It is probable that the early 1920s saw the start of senior football in the village, for by 1925/6 the Normandy team was playing on what is now known as Roughs Farm.

Normandy Football Club 1925-26
Normandy Football Club 1925-26
The team is pictured at their ground on the corner of Pirbright Road and School Lane. Normandy Park Lodge can be seen in the background.
Back Row L-R: Wilfred Sewry, unknown, Bert Goodchild, Les Lance, Les Harrison, Bill Wiltshire, Benjamin Boyer.
Middle Row L-R: Len Summers, ? Summers, Sid Packham.
Front Row L-R: ? Beer, unknown, Doug Roberts, Pat Goodchild, unknown.
If you know any of the others in this photo please let us know

The present Normandy Football Club had its beginnings in the 1950s. A group of keen footballers, Tom Turner, Ken Hunt, Bob Stiff, Michael Boyd, Bernard Hobbs, Fred Mayhead and others, decided that instead of playing the occasional match for the Junior Technical College, Guildford, they would try to form a Normandy team. Ken was Secretary and Fred was Fixtures Secretary. Their first matches were played at Aldershot Park since there was no home ground in Normandy.

In 1955 the Parish Council decided to construct a pitch on the parish owned land at Hunts Hill Road and engaged Glover Bulldozers Ltd to carry out the work estimated at £420. The work took over two years to complete, owing to wrangling between the dissatisfied Council and the contractor. To hasten completion, players, scouts and school children from Wyke School helped to clear the pitch of stones before sowing the grass seed. Mid Wessex Water Co. installed a water service to the ground at a cost of £35 with the club members back-filling the trench.
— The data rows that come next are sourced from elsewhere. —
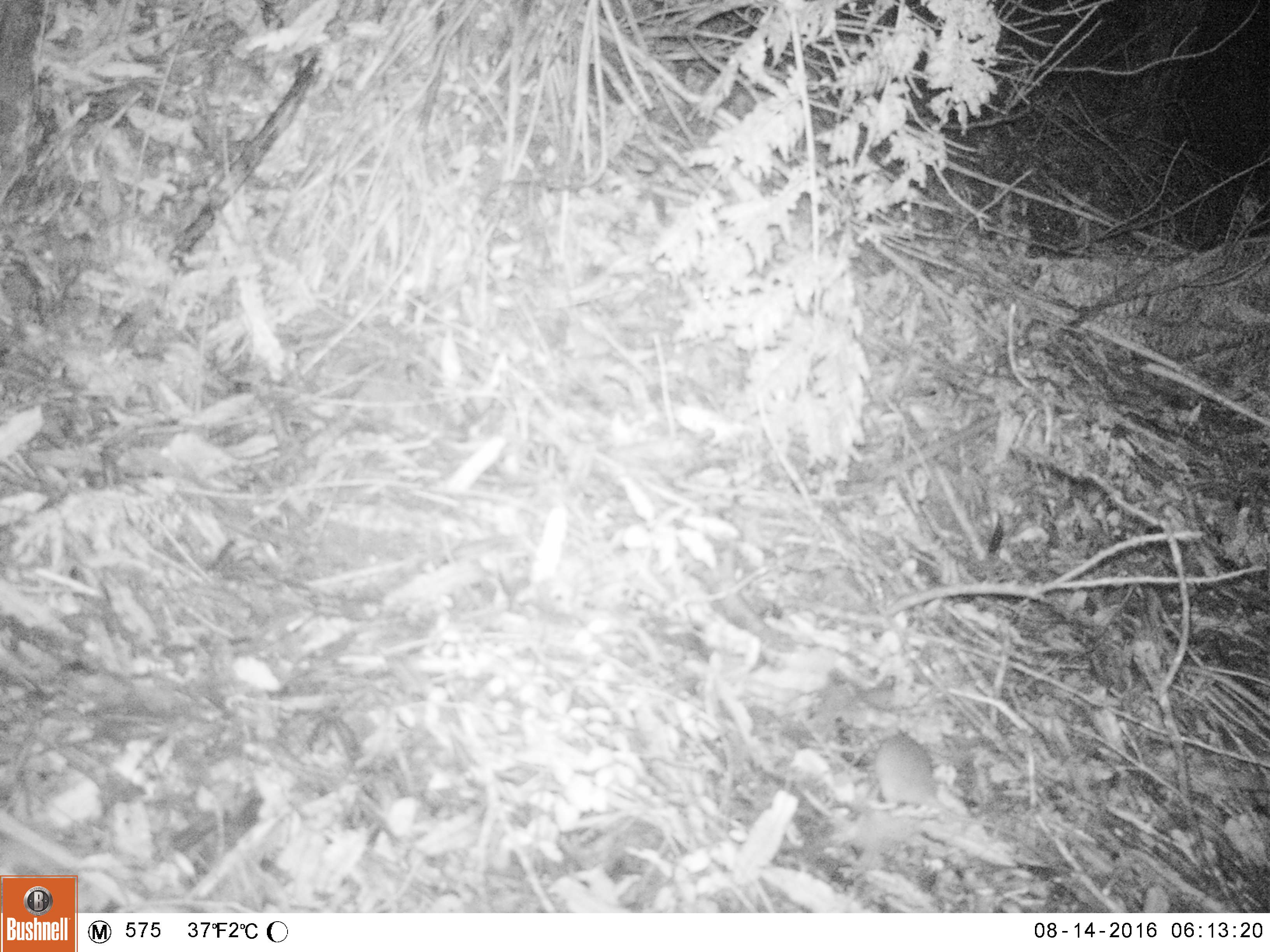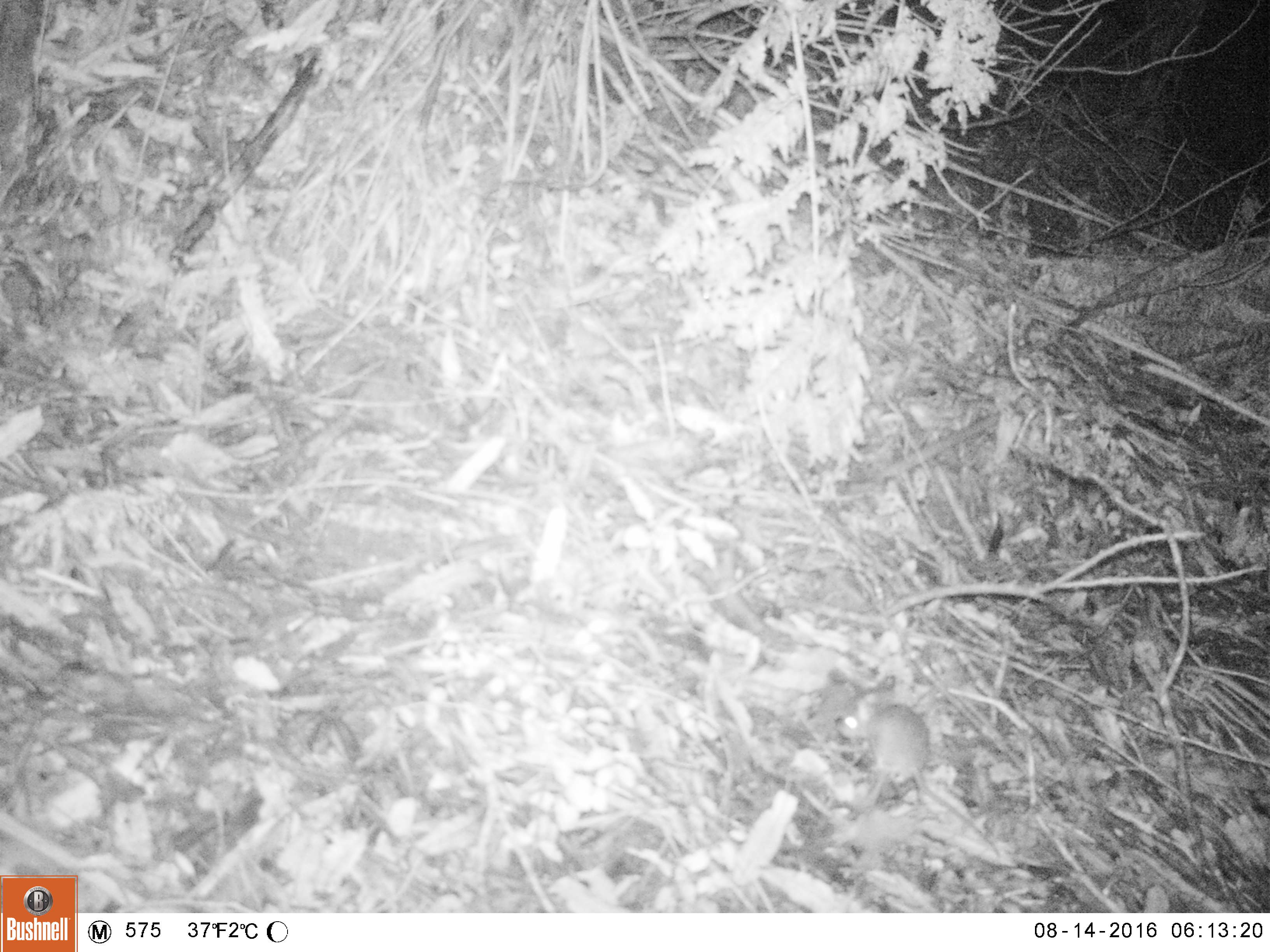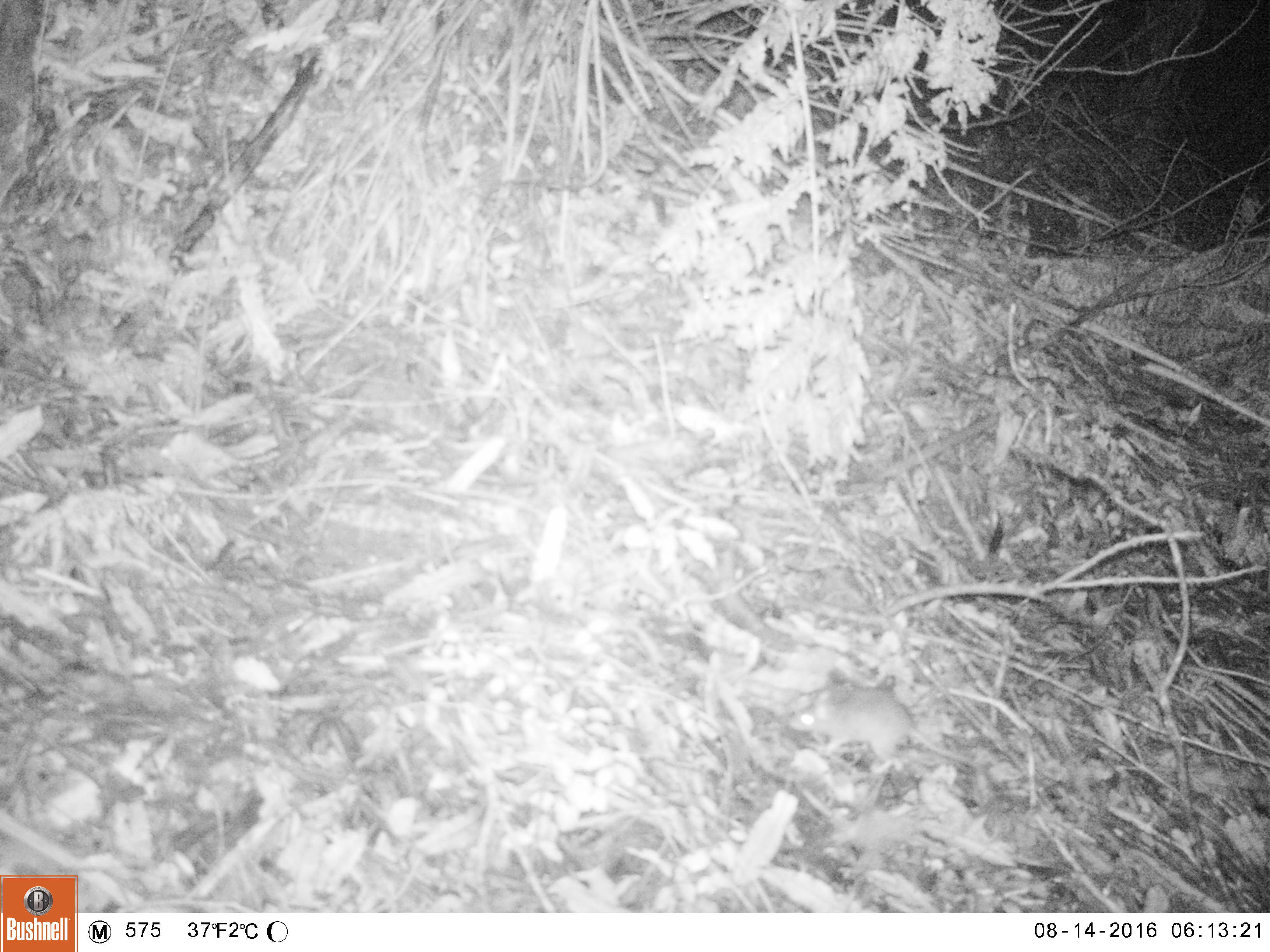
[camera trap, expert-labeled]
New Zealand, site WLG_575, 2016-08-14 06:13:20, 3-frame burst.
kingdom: Animalia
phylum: Chordata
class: Mammalia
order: Rodentia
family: Muridae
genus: Mus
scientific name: Mus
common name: mouse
Mouse (Mus).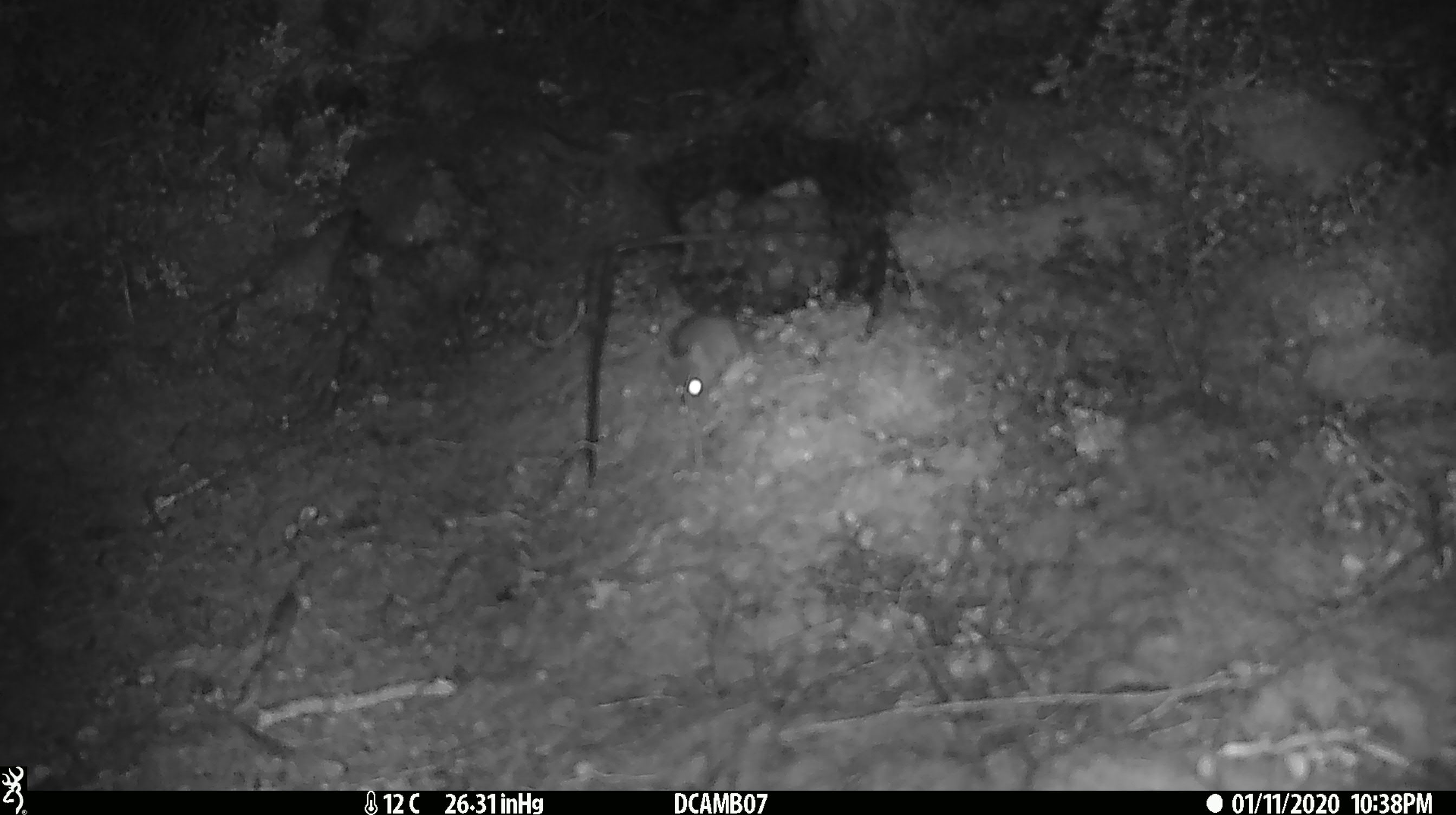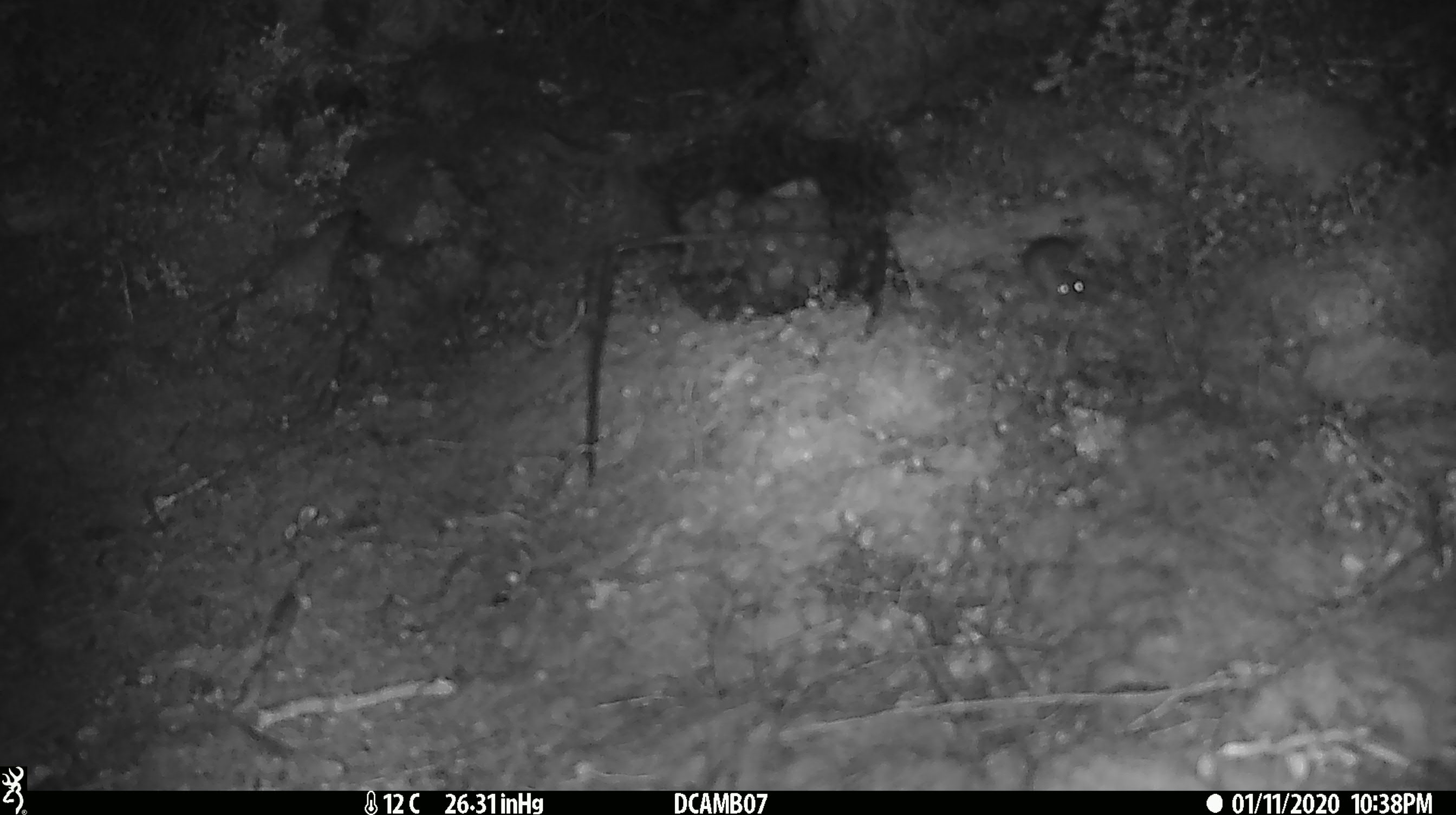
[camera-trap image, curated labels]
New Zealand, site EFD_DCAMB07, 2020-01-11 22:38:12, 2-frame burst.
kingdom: Animalia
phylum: Chordata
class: Mammalia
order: Rodentia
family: Muridae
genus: Mus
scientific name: Mus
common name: mouse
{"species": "mouse (Mus)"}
The first full season of football started in 1958 with the maintenance of the pitch shared between the club and the Council in lieu of rent.

Normandy Football Club

The first clubhouse was a meagre affair, being a green tin shack attached to an old Nissen hut, within which, both teams changed. In 1975 the club replaced the shack with a recovered prefabricated bungalow, previously used elsewhere as emergency accommodation for bombed out families during World War II. The building, held on a five-year lease from the Council, was luxurious by comparison with its predecessor, the tin shack, providing separate changing rooms, toilets, showers and kitchen. Electricity and water were connected but the building had to wait until 1986 to be connected to the main sewer by Vine Excavations Ltd of Dunsfold at a cost of £6,200 to the Council. This building survived more than one five year period of leasing but the increasing cost of its maintenance became a drain on the finances of the club and in 1984 the Council purchased it for £1. Early in 1990 the building was destroyed by fire and the present pavilion erected in its place.

Both pavilion and pitch are rented seasonally from the Council and by other organisations in the summer.